On Monday, September 15, 2008, Lehman Brothers, a prominent investment bank that traces its roots to 1850, declared bankruptcy and thereupon triggered a global financial crisis. Literally overnight, borrowing came to a standstill, and widely held assets could not be converted into cash. The liquidity crunch immediately crippled banks owning substantial amounts of securities linked to subprime mortgages and spread very quickly to every sector of the global economy and all types of debt securities. Unable to sell even normally safe and highly liquid investments, on Tuesday, September 16, 2008, the Primary Reserve Fund, the oldest money market fund in the United States, in an action eerily reminiscent of Depression-era bank runs, shocked the financial community by freezing customer accounts and indefinitely halting withdrawals. Ordinary consumers were thus harshly reminded that there were no safe havens for their savings in this economic storm, adding another layer of uncertainty and instability to the financial markets. Within weeks of the Lehman bankruptcy, the resulting shock to the financial system inflicted severe and long-lasting damages on the economy, throwing tens of millions of people out of work and slowing economic growth. Half a decade later, the global economy still limps along in the aftermath of the financial crisis.
The financial crisis sprang from a precipitous decline in the value of mortgage-related securities. The bursting of the mortgage bubble completely wiped out Lehman’s capital base. Other venerable Wall Street institutions including Merrill Lynch and Bear Stearns narrowly averted total collapse through hastily arranged mergers with Bank of America and JPMorgan Chase, respectively.
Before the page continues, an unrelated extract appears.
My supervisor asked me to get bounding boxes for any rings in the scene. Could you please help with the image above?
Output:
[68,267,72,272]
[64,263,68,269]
Virtually every major financial institution had massive exposure to the mortgage market relative to its capital base, and even those banks not in danger of imminent collapse suffered staggering losses severely limiting their ability to engage in ordinary consumer lending activities and basic interbank transactions. Because of the financial sector’s centrality to capital and credit markets, the U.S. Congress authorized a $700 billion government bailout to prevent further failures and safeguard the financial system from total collapse.